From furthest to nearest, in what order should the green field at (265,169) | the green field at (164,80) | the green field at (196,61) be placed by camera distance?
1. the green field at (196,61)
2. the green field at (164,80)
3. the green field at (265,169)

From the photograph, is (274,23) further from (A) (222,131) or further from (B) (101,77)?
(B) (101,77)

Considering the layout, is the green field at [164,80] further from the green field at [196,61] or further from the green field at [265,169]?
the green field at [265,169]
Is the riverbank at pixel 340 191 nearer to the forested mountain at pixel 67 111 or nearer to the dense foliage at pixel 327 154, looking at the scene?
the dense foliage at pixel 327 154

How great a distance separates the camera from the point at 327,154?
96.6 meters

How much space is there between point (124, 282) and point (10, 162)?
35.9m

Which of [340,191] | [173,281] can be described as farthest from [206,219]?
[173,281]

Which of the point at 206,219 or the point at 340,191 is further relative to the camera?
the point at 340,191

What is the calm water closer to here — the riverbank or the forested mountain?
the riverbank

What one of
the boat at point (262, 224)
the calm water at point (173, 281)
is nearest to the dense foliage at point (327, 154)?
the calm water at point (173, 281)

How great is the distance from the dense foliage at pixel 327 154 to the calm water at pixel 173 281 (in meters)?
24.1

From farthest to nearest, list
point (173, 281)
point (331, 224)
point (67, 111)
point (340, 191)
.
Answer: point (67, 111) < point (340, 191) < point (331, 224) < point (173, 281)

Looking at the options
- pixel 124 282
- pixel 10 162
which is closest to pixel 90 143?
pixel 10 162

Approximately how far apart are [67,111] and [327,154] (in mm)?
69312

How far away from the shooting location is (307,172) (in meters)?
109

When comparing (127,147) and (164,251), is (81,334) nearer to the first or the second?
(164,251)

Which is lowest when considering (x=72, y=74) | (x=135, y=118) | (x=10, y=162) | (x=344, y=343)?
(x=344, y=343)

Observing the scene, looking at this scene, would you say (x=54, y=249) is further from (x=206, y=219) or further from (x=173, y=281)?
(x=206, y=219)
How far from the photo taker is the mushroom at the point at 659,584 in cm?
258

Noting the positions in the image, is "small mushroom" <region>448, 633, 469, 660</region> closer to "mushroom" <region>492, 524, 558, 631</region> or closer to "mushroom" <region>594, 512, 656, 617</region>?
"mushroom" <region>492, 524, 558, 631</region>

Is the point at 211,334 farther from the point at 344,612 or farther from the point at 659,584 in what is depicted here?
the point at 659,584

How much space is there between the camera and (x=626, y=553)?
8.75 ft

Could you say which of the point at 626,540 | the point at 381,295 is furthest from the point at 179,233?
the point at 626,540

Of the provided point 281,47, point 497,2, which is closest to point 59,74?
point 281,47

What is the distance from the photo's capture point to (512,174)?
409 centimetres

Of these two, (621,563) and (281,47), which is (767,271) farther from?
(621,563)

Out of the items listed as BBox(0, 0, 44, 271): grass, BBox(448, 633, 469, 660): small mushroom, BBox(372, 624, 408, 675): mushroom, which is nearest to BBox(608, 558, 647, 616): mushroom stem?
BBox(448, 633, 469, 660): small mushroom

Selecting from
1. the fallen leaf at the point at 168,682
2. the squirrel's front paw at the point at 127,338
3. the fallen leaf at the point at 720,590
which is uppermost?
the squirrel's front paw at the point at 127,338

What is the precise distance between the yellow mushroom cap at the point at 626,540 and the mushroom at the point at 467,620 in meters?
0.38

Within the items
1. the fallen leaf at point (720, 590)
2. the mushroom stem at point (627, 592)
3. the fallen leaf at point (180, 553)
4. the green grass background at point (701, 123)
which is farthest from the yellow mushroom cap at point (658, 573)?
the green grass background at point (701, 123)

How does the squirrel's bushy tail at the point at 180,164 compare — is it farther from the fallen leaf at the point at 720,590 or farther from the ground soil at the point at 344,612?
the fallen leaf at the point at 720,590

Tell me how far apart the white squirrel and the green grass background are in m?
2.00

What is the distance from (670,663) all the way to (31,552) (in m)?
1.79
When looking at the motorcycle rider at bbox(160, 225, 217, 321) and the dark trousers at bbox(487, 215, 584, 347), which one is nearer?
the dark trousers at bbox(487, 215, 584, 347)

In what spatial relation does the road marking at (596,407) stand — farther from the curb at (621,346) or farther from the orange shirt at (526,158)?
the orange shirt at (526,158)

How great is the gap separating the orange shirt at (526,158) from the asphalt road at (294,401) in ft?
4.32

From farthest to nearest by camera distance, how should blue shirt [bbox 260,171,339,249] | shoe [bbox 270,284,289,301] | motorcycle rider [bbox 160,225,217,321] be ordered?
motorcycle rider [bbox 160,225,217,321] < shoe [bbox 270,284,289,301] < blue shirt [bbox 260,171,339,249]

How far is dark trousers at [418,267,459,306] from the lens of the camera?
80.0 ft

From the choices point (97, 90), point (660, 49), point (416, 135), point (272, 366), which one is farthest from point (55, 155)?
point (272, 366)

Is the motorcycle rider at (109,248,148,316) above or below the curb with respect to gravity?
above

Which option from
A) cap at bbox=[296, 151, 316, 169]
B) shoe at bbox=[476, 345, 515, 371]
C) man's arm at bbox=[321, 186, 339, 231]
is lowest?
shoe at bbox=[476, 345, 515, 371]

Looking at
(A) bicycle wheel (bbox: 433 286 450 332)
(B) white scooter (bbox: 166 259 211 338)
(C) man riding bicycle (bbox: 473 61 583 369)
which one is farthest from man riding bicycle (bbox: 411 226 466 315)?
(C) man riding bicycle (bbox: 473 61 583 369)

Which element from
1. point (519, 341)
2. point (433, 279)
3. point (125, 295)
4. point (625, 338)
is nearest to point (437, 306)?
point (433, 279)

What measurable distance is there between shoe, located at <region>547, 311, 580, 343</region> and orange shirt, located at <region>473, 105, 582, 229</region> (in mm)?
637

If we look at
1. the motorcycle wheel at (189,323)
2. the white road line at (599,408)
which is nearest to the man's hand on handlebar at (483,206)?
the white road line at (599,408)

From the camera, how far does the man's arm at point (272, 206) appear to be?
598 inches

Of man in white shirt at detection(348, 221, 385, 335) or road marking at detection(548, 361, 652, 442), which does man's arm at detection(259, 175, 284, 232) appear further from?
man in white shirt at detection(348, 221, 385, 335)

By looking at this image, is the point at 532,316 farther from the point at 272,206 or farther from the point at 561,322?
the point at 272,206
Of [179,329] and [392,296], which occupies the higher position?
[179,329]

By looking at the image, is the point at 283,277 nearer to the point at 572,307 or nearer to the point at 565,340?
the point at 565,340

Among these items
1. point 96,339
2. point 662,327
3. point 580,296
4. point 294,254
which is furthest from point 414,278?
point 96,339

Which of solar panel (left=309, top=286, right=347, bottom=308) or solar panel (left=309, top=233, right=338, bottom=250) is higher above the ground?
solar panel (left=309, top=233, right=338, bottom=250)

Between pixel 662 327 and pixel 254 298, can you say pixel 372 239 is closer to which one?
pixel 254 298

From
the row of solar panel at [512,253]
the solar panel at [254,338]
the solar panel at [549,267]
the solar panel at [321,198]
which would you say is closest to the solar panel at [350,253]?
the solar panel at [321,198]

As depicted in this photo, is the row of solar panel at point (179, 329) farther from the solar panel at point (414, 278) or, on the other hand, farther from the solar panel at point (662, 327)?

__Requirement__. Please format all of the items above as a JSON list of strings, with one string for each line and blank lines left out.

__Solution to the exercise__.
[
  "From furthest to nearest, in what order should the green field at (265,169) | the green field at (164,80) | the green field at (196,61) be placed by camera distance?",
  "1. the green field at (196,61)",
  "2. the green field at (164,80)",
  "3. the green field at (265,169)",
  "From the photograph, is (274,23) further from (A) (222,131) or further from (B) (101,77)?",
  "(B) (101,77)",
  "Considering the layout, is the green field at [164,80] further from the green field at [196,61] or further from the green field at [265,169]?",
  "the green field at [265,169]",
  "Is the riverbank at pixel 340 191 nearer to the forested mountain at pixel 67 111 or nearer to the dense foliage at pixel 327 154, looking at the scene?",
  "the dense foliage at pixel 327 154",
  "How great a distance separates the camera from the point at 327,154?",
  "96.6 meters",
  "How much space is there between point (124, 282) and point (10, 162)?",
  "35.9m",
  "Which of [340,191] | [173,281] can be described as farthest from [206,219]?",
  "[173,281]",
  "Which of the point at 206,219 or the point at 340,191 is further relative to the camera?",
  "the point at 340,191",
  "What is the calm water closer to here — the riverbank or the forested mountain?",
  "the riverbank",
  "What one of",
  "the boat at point (262, 224)",
  "the calm water at point (173, 281)",
  "is nearest to the dense foliage at point (327, 154)?",
  "the calm water at point (173, 281)",
  "How great is the distance from the dense foliage at pixel 327 154 to the calm water at pixel 173 281 (in meters)?",
  "24.1",
  "From farthest to nearest, list",
  "point (173, 281)",
  "point (331, 224)",
  "point (67, 111)",
  "point (340, 191)",
  ".",
  "Answer: point (67, 111) < point (340, 191) < point (331, 224) < point (173, 281)",
  "Looking at the options",
  "- pixel 124 282",
  "- pixel 10 162",
  "which is closest to pixel 90 143?",
  "pixel 10 162",
  "Approximately how far apart are [67,111] and [327,154] (in mm)?",
  "69312",
  "How far away from the shooting location is (307,172) (in meters)?",
  "109",
  "When comparing (127,147) and (164,251), is (81,334) nearer to the first or the second?",
  "(164,251)",
  "Which is lowest when considering (x=72, y=74) | (x=135, y=118) | (x=10, y=162) | (x=344, y=343)?",
  "(x=344, y=343)",
  "Observing the scene, looking at this scene, would you say (x=54, y=249) is further from (x=206, y=219) or further from (x=173, y=281)?",
  "(x=206, y=219)",
  "How far from the photo taker is the mushroom at the point at 659,584 in cm?",
  "258",
  "Noting the positions in the image, is \"small mushroom\" <region>448, 633, 469, 660</region> closer to \"mushroom\" <region>492, 524, 558, 631</region> or closer to \"mushroom\" <region>594, 512, 656, 617</region>?",
  "\"mushroom\" <region>492, 524, 558, 631</region>",
  "Is the point at 211,334 farther from the point at 344,612 or farther from the point at 659,584 in what is depicted here?",
  "the point at 659,584",
  "How much space is there between the camera and (x=626, y=553)?",
  "8.75 ft",
  "Could you say which of the point at 626,540 | the point at 381,295 is furthest from the point at 179,233?",
  "the point at 626,540",
  "Of the provided point 281,47, point 497,2, which is closest to point 59,74?",
  "point 281,47",
  "What is the distance from the photo's capture point to (512,174)?",
  "409 centimetres",
  "Of these two, (621,563) and (281,47), which is (767,271) farther from?",
  "(621,563)",
  "Out of the items listed as BBox(0, 0, 44, 271): grass, BBox(448, 633, 469, 660): small mushroom, BBox(372, 624, 408, 675): mushroom, which is nearest to BBox(608, 558, 647, 616): mushroom stem?",
  "BBox(448, 633, 469, 660): small mushroom",
  "Selecting from",
  "1. the fallen leaf at the point at 168,682",
  "2. the squirrel's front paw at the point at 127,338",
  "3. the fallen leaf at the point at 720,590",
  "which is uppermost?",
  "the squirrel's front paw at the point at 127,338",
  "What is the precise distance between the yellow mushroom cap at the point at 626,540 and the mushroom at the point at 467,620 in meters?",
  "0.38",
  "Within the items",
  "1. the fallen leaf at point (720, 590)",
  "2. the mushroom stem at point (627, 592)",
  "3. the fallen leaf at point (180, 553)",
  "4. the green grass background at point (701, 123)",
  "which is farthest from the yellow mushroom cap at point (658, 573)?",
  "the green grass background at point (701, 123)",
  "How does the squirrel's bushy tail at the point at 180,164 compare — is it farther from the fallen leaf at the point at 720,590 or farther from the ground soil at the point at 344,612?",
  "the fallen leaf at the point at 720,590",
  "Tell me how far apart the white squirrel and the green grass background are in m?",
  "2.00",
  "What is the distance from (670,663) all the way to (31,552) (in m)?",
  "1.79",
  "When looking at the motorcycle rider at bbox(160, 225, 217, 321) and the dark trousers at bbox(487, 215, 584, 347), which one is nearer?",
  "the dark trousers at bbox(487, 215, 584, 347)",
  "In what spatial relation does the road marking at (596,407) stand — farther from the curb at (621,346) or farther from the orange shirt at (526,158)?",
  "the orange shirt at (526,158)",
  "How great is the gap separating the orange shirt at (526,158) from the asphalt road at (294,401) in ft?",
  "4.32",
  "From farthest to nearest by camera distance, how should blue shirt [bbox 260,171,339,249] | shoe [bbox 270,284,289,301] | motorcycle rider [bbox 160,225,217,321] be ordered?",
  "motorcycle rider [bbox 160,225,217,321] < shoe [bbox 270,284,289,301] < blue shirt [bbox 260,171,339,249]",
  "How far is dark trousers at [418,267,459,306] from the lens of the camera?",
  "80.0 ft",
  "From the choices point (97, 90), point (660, 49), point (416, 135), point (272, 366), which one is farthest from point (55, 155)?",
  "point (272, 366)",
  "Is the motorcycle rider at (109,248,148,316) above or below the curb with respect to gravity?",
  "above",
  "Which option from",
  "A) cap at bbox=[296, 151, 316, 169]",
  "B) shoe at bbox=[476, 345, 515, 371]",
  "C) man's arm at bbox=[321, 186, 339, 231]",
  "is lowest?",
  "shoe at bbox=[476, 345, 515, 371]",
  "Looking at",
  "(A) bicycle wheel (bbox: 433 286 450 332)",
  "(B) white scooter (bbox: 166 259 211 338)",
  "(C) man riding bicycle (bbox: 473 61 583 369)",
  "which one is farthest from man riding bicycle (bbox: 411 226 466 315)?",
  "(C) man riding bicycle (bbox: 473 61 583 369)",
  "Which element from",
  "1. point (519, 341)",
  "2. point (433, 279)",
  "3. point (125, 295)",
  "4. point (625, 338)",
  "is nearest to point (437, 306)?",
  "point (433, 279)",
  "What measurable distance is there between shoe, located at <region>547, 311, 580, 343</region> and orange shirt, located at <region>473, 105, 582, 229</region> (in mm)?",
  "637",
  "If we look at",
  "1. the motorcycle wheel at (189,323)",
  "2. the white road line at (599,408)",
  "which is nearest to the man's hand on handlebar at (483,206)?",
  "the white road line at (599,408)",
  "From the camera, how far does the man's arm at point (272, 206) appear to be?",
  "598 inches",
  "Of man in white shirt at detection(348, 221, 385, 335) or road marking at detection(548, 361, 652, 442), which does man's arm at detection(259, 175, 284, 232) appear further from?",
  "man in white shirt at detection(348, 221, 385, 335)",
  "By looking at this image, is the point at 532,316 farther from the point at 272,206 or farther from the point at 561,322?",
  "the point at 272,206",
  "Of [179,329] and [392,296], which occupies the higher position?",
  "[179,329]",
  "By looking at the image, is the point at 283,277 nearer to the point at 572,307 or nearer to the point at 565,340?",
  "the point at 565,340",
  "Among these items",
  "1. point 96,339",
  "2. point 662,327",
  "3. point 580,296",
  "4. point 294,254",
  "which is furthest from point 414,278?",
  "point 96,339",
  "Which of solar panel (left=309, top=286, right=347, bottom=308) or solar panel (left=309, top=233, right=338, bottom=250) is higher above the ground?",
  "solar panel (left=309, top=233, right=338, bottom=250)",
  "Between pixel 662 327 and pixel 254 298, can you say pixel 372 239 is closer to which one?",
  "pixel 254 298",
  "From",
  "the row of solar panel at [512,253]",
  "the solar panel at [254,338]",
  "the solar panel at [549,267]",
  "the solar panel at [321,198]",
  "which would you say is closest to the solar panel at [350,253]?",
  "the solar panel at [321,198]",
  "As depicted in this photo, is the row of solar panel at point (179, 329) farther from the solar panel at point (414, 278) or, on the other hand, farther from the solar panel at point (662, 327)?"
]